--- BEGIN Information provided ---

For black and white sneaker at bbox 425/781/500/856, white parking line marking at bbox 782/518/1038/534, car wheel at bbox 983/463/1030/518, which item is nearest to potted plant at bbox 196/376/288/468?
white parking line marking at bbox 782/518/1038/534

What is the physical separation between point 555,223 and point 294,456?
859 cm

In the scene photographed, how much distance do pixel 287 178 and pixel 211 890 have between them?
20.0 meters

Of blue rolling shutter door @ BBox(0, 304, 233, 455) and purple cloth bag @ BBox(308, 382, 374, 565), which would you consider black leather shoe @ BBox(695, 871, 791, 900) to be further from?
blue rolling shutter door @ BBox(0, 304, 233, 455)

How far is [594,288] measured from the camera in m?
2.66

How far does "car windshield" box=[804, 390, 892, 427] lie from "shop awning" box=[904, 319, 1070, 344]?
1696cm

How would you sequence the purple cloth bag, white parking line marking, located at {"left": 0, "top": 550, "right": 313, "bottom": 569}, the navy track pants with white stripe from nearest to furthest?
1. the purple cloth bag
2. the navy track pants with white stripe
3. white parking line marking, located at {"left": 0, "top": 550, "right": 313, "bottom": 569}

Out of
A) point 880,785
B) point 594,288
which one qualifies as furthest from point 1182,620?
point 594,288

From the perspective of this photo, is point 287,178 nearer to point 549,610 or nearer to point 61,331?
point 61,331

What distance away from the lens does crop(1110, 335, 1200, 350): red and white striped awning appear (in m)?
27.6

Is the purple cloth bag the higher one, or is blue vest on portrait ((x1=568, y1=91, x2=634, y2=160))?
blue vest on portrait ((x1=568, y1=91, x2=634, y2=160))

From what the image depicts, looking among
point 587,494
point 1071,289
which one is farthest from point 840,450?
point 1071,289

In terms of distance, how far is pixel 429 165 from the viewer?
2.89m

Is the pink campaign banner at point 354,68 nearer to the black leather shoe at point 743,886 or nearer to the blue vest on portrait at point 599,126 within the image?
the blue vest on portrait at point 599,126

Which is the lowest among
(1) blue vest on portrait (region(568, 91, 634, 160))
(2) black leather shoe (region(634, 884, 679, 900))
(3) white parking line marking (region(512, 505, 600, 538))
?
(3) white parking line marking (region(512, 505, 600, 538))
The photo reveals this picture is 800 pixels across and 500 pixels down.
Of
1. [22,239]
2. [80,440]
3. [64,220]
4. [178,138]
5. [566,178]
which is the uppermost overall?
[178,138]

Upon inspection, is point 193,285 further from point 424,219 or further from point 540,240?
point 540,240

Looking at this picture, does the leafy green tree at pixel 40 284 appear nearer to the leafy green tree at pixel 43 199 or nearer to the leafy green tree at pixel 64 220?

--- END Information provided ---

- Your task
Convert every line of the items above into a JSON array of strings, with one string per line and no entries for blank lines.

- Task response
[
  "For black and white sneaker at bbox 425/781/500/856, white parking line marking at bbox 782/518/1038/534, car wheel at bbox 983/463/1030/518, which item is nearest to potted plant at bbox 196/376/288/468?",
  "white parking line marking at bbox 782/518/1038/534",
  "What is the physical separation between point 555,223 and point 294,456?",
  "859 cm",
  "In the scene photographed, how much distance do pixel 287 178 and pixel 211 890 have between them?",
  "20.0 meters",
  "Of blue rolling shutter door @ BBox(0, 304, 233, 455) and purple cloth bag @ BBox(308, 382, 374, 565), which would you consider black leather shoe @ BBox(695, 871, 791, 900) to be further from?",
  "blue rolling shutter door @ BBox(0, 304, 233, 455)",
  "How far is [594,288] measured from the camera in m?",
  "2.66",
  "How far does \"car windshield\" box=[804, 390, 892, 427] lie from \"shop awning\" box=[904, 319, 1070, 344]?",
  "1696cm",
  "How would you sequence the purple cloth bag, white parking line marking, located at {\"left\": 0, \"top\": 550, \"right\": 313, \"bottom\": 569}, the navy track pants with white stripe from nearest to furthest?",
  "1. the purple cloth bag",
  "2. the navy track pants with white stripe",
  "3. white parking line marking, located at {\"left\": 0, \"top\": 550, \"right\": 313, \"bottom\": 569}",
  "Out of",
  "A) point 880,785",
  "B) point 594,288",
  "which one qualifies as furthest from point 1182,620?",
  "point 594,288",
  "From the perspective of this photo, is point 287,178 nearer to point 549,610 or nearer to point 61,331?",
  "point 61,331",
  "What distance away from the lens does crop(1110, 335, 1200, 350): red and white striped awning appear (in m)?",
  "27.6",
  "Is the purple cloth bag the higher one, or is blue vest on portrait ((x1=568, y1=91, x2=634, y2=160))?",
  "blue vest on portrait ((x1=568, y1=91, x2=634, y2=160))",
  "From what the image depicts, looking among",
  "point 587,494",
  "point 1071,289",
  "which one is farthest from point 840,450?",
  "point 1071,289",
  "In terms of distance, how far is pixel 429 165 from the viewer?",
  "2.89m",
  "Is the pink campaign banner at point 354,68 nearer to the black leather shoe at point 743,886 or nearer to the blue vest on portrait at point 599,126 within the image?",
  "the blue vest on portrait at point 599,126",
  "Which is the lowest among",
  "(1) blue vest on portrait (region(568, 91, 634, 160))",
  "(2) black leather shoe (region(634, 884, 679, 900))",
  "(3) white parking line marking (region(512, 505, 600, 538))",
  "?",
  "(3) white parking line marking (region(512, 505, 600, 538))",
  "The photo reveals this picture is 800 pixels across and 500 pixels down.",
  "Of",
  "1. [22,239]",
  "2. [80,440]",
  "3. [64,220]",
  "4. [178,138]",
  "5. [566,178]",
  "which is the uppermost overall?",
  "[178,138]",
  "Upon inspection, is point 193,285 further from point 424,219 or further from point 540,240?",
  "point 540,240",
  "Looking at this picture, does the leafy green tree at pixel 40 284 appear nearer to the leafy green tree at pixel 43 199 or nearer to the leafy green tree at pixel 64 220?"
]